It may look to some people as if there’s no negotiating room when entering into agreements with cloud service providers, especially when it comes to protecting sensitive data that may pass through the hands of third parties. Giving up control over access to your own organization’s data strikes many as just one of the compromises you have to make to take advantage of the cost and service efficiencies of the cloud computing model.
But depending on your position you may actually have more data protection cards to play than you think when you set up an agreement with a cloud computing provider.
In a post on Mondaq, Kelly L. Friedman, a partner with the Toronto office of Davis LLP who specializes in electronic information and data privacy issues, recently noted how the Ontario ministry of education persuaded Google (Nasdaq: GOOG) and Microsoft (Nasdaq: MSFT) to add contractual addenda protecting the data privacy of students who access Google Apps for Education and Office 365.
“Essentially, these addenda incorporate some important contractual protections, and create a ‘walled garden’ so that school boards maintain an important degree of control on student data within the ‘walled garden,'” Friedman writes in the post, which is titled “Canada: A Realistic Approach Is Needed To Cloud Computing.” Friedman notes that Google Apps for Education and Microsoft Office365 are being provided free to the school boards for student and teacher use. “Without the bargaining power that comes with pay-for-service, the addenda have done a fine job of reducing the risks of cloud computing for our kids.”
Kelly has some due-diligence desiderata for CIOs and other executives of organizations who actually do have some bargaining power and want to add data protection measures.

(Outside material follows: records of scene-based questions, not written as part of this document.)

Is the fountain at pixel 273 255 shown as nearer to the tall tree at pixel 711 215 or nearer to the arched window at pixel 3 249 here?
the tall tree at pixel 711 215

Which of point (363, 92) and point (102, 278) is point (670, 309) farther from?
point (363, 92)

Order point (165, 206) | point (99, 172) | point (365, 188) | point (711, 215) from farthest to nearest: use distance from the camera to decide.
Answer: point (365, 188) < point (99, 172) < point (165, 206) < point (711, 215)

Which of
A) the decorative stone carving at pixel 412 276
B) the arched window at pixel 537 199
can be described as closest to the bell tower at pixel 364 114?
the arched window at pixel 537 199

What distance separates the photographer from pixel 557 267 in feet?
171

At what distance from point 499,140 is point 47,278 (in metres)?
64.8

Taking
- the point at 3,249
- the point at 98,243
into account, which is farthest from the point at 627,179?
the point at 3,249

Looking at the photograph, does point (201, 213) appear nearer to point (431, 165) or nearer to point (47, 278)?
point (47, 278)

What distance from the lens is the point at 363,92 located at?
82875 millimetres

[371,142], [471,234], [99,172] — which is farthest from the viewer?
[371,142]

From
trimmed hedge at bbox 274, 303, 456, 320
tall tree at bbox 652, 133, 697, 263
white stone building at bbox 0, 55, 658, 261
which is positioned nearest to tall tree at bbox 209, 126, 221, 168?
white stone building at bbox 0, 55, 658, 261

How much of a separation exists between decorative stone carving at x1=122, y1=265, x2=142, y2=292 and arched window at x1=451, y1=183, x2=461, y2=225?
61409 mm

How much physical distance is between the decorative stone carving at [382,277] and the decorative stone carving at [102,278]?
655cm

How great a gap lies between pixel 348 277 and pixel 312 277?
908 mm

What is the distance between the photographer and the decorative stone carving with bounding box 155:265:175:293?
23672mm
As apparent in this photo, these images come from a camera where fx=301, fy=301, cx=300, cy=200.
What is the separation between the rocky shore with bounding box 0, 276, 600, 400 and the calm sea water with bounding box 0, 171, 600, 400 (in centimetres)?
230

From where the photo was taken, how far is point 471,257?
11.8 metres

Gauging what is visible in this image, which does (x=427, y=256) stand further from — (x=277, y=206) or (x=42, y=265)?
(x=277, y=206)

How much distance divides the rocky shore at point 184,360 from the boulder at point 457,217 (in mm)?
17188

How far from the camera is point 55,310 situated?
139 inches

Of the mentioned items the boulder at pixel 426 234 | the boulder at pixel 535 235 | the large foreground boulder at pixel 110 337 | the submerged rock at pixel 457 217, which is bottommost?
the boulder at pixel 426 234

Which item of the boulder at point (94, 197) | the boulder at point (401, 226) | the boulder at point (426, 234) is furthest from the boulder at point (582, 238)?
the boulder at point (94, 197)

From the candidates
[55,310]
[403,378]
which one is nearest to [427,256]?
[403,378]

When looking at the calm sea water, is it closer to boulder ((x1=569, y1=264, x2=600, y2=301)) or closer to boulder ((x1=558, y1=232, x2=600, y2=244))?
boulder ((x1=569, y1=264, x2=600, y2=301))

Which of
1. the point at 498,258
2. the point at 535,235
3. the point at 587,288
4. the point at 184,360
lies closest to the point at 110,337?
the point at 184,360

Among the 12 tips she offers, Friedman recommends carrying out privacy impact and risk assessment before moving data into the cloud and doing a security audit of the service provider.
“Ask the service provide to produce any certifications to national, industry and international standards for data security, including encryption technologies,” Friedman says. Get a picture of how your enterprise’s data will be segregated from other data, and make sure you negotiate to preserve the ownership of your data and the permitted uses of your data by the service provider.
“Ensure you are provided with data breach notification and investigation rights,” and make sure there are contingency plans for data breach and disaster recovery.
“I am not suggesting that we bury our heads in the sand and accept that ‘privacy is dead,'” Friedman concludes. “Quite the opposite. We must become knowledgeable to the point of learning how to take advantage of the benefits of cloud computing while responsibly managing the risks that cloud computing entails.”